#### [TASK DESCRIPTION]
The result should be every line that contains the word "standing", taken from the material.

#### [SUPPLIED INFORMATION]
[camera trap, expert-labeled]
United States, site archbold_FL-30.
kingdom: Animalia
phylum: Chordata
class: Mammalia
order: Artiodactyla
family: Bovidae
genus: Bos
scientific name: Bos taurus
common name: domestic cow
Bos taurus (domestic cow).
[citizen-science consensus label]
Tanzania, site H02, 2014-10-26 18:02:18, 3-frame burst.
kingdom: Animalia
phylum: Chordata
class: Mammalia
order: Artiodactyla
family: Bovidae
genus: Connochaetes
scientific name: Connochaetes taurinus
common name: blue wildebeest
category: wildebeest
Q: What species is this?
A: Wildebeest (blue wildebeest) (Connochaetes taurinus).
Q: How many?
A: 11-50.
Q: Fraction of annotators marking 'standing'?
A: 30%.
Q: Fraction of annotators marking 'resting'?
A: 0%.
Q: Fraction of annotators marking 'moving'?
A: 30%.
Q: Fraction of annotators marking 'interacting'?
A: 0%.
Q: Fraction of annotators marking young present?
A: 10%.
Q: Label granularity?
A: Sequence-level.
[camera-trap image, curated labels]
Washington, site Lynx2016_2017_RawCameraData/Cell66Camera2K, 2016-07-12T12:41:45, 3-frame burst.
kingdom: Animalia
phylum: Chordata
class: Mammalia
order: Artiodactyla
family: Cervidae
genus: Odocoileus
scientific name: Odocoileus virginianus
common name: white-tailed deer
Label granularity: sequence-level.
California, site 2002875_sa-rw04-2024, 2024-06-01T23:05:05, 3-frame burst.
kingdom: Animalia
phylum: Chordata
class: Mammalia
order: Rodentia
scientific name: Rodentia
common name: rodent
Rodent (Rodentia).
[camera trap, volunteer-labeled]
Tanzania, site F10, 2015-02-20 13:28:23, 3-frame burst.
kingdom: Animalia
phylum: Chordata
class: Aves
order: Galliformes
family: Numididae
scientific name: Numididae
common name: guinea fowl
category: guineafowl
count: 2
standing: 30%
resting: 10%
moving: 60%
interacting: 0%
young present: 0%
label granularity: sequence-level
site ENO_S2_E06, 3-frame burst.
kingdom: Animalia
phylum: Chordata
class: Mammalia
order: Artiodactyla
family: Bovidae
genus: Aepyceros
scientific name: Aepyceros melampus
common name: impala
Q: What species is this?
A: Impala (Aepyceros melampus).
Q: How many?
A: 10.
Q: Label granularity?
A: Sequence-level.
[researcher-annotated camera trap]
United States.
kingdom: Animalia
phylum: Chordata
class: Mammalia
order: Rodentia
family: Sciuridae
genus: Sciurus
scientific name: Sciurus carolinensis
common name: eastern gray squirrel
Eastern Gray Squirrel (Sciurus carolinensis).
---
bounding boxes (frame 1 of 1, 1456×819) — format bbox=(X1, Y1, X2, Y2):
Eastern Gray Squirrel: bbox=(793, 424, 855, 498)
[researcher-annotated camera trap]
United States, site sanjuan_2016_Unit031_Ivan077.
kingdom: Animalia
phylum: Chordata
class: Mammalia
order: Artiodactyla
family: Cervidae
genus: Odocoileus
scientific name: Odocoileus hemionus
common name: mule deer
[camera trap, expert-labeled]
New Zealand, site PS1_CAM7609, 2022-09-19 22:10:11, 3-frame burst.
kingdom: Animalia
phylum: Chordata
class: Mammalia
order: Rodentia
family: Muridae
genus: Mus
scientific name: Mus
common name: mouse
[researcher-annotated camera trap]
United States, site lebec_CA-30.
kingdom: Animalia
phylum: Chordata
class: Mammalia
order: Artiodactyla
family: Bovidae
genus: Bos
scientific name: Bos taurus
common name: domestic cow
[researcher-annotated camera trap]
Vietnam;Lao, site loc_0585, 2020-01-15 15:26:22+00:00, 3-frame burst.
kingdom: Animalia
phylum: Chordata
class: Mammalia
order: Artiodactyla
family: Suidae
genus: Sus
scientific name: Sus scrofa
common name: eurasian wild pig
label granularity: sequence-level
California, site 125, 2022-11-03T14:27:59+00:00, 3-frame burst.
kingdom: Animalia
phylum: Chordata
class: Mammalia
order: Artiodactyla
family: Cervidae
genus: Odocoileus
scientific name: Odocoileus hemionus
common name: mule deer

#### [EXERCISE SOLUTION]
Q: Fraction of annotators marking 'standing'?
standing: 30%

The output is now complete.